** Begin STORED RECORDS **

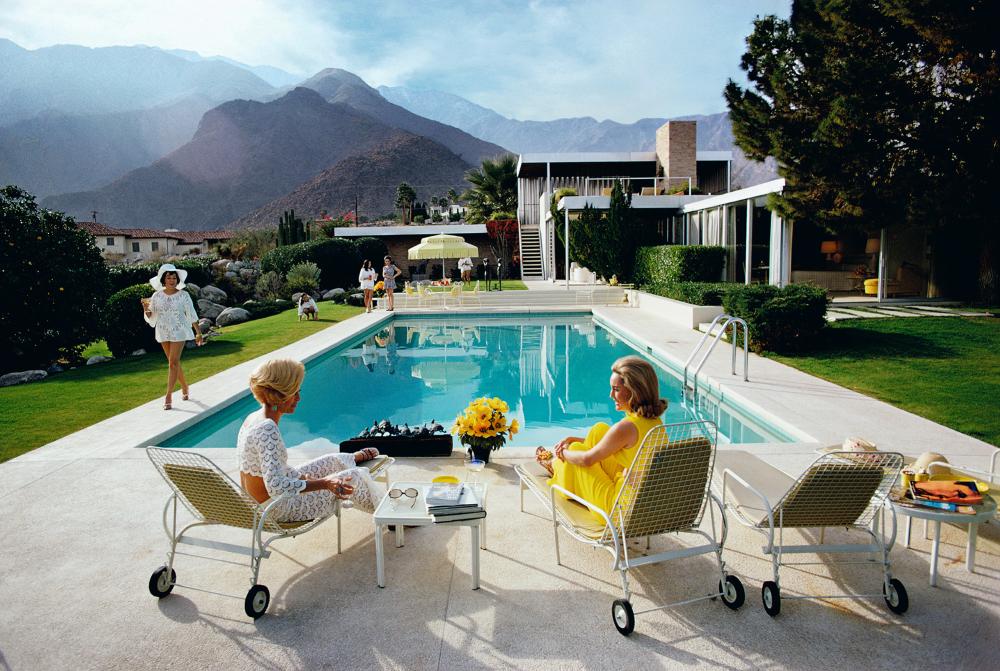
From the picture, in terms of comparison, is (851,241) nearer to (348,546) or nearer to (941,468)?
(941,468)

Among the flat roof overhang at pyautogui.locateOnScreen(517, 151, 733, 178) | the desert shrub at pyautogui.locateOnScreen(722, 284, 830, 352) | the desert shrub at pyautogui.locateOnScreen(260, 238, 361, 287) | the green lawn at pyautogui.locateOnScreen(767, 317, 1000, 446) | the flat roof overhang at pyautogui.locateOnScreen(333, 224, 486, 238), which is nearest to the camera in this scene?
the green lawn at pyautogui.locateOnScreen(767, 317, 1000, 446)

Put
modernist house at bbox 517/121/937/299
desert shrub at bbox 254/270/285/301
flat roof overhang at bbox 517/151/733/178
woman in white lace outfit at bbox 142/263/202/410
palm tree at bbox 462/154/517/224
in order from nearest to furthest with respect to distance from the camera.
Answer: woman in white lace outfit at bbox 142/263/202/410
modernist house at bbox 517/121/937/299
desert shrub at bbox 254/270/285/301
flat roof overhang at bbox 517/151/733/178
palm tree at bbox 462/154/517/224

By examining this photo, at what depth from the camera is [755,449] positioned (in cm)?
530

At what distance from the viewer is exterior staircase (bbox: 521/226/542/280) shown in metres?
28.6

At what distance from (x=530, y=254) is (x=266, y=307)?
12922mm

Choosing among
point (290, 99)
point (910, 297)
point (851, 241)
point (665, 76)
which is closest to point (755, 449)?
point (665, 76)

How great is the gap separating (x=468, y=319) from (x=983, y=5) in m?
12.9

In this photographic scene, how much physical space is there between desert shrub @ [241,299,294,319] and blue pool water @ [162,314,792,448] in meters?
5.91

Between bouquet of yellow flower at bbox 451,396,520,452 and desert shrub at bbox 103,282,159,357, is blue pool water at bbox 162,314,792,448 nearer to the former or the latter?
bouquet of yellow flower at bbox 451,396,520,452

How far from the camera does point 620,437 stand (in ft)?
10.2

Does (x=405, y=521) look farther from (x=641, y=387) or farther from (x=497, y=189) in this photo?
(x=497, y=189)

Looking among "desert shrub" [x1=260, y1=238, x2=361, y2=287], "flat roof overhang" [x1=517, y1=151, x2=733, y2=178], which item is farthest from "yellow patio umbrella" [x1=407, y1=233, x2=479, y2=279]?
"flat roof overhang" [x1=517, y1=151, x2=733, y2=178]

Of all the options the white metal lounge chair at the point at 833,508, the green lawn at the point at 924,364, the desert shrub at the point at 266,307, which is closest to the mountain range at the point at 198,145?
the desert shrub at the point at 266,307

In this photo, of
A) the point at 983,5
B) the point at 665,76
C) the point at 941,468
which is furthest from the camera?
the point at 665,76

** End STORED RECORDS **

**WHAT THE EXERCISE ASKS**
Report how many lines of the listing contain the string "furthest", treating uppercase and lowercase as different. Give only the number.

**REPLY**
2